◆ EXERCISE REQUIREMENTS ◆
Copy out the entries that follow, exactly as written.
══════════════════════════════
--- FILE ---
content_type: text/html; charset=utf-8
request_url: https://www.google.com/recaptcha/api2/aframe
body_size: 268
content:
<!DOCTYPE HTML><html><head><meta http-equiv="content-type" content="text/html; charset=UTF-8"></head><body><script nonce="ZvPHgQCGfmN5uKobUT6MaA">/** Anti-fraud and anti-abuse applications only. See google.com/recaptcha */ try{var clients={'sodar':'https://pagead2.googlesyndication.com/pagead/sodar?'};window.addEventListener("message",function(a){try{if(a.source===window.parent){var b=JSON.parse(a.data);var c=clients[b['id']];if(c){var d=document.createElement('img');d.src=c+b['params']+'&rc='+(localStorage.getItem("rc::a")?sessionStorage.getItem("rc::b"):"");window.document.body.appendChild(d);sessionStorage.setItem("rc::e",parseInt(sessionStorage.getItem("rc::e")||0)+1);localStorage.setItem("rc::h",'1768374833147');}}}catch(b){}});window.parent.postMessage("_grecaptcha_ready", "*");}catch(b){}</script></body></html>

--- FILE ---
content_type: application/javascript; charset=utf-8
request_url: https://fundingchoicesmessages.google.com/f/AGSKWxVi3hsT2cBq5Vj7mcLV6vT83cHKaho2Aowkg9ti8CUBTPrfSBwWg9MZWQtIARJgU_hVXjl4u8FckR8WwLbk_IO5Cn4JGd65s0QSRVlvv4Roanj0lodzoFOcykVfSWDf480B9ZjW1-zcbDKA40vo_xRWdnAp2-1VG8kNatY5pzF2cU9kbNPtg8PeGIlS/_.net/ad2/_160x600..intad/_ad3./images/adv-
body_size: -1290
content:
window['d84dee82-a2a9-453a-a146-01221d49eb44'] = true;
══════════════════════════════
◆ ANSWER TO THIS PROBLEM ◆
--- FILE ---
content_type: text/html; charset=utf-8
request_url: https://www.google.com/recaptcha/api2/aframe
body_size: 268
content:
<!DOCTYPE HTML><html><head><meta http-equiv="content-type" content="text/html; charset=UTF-8"></head><body><script nonce="ZvPHgQCGfmN5uKobUT6MaA">/** Anti-fraud and anti-abuse applications only. See google.com/recaptcha */ try{var clients={'sodar':'https://pagead2.googlesyndication.com/pagead/sodar?'};window.addEventListener("message",function(a){try{if(a.source===window.parent){var b=JSON.parse(a.data);var c=clients[b['id']];if(c){var d=document.createElement('img');d.src=c+b['params']+'&rc='+(localStorage.getItem("rc::a")?sessionStorage.getItem("rc::b"):"");window.document.body.appendChild(d);sessionStorage.setItem("rc::e",parseInt(sessionStorage.getItem("rc::e")||0)+1);localStorage.setItem("rc::h",'1768374833147');}}}catch(b){}});window.parent.postMessage("_grecaptcha_ready", "*");}catch(b){}</script></body></html>

--- FILE ---
content_type: application/javascript; charset=utf-8
request_url: https://fundingchoicesmessages.google.com/f/AGSKWxVi3hsT2cBq5Vj7mcLV6vT83cHKaho2Aowkg9ti8CUBTPrfSBwWg9MZWQtIARJgU_hVXjl4u8FckR8WwLbk_IO5Cn4JGd65s0QSRVlvv4Roanj0lodzoFOcykVfSWDf480B9ZjW1-zcbDKA40vo_xRWdnAp2-1VG8kNatY5pzF2cU9kbNPtg8PeGIlS/_.net/ad2/_160x600..intad/_ad3./images/adv-
body_size: -1290
content:
window['d84dee82-a2a9-453a-a146-01221d49eb44'] = true;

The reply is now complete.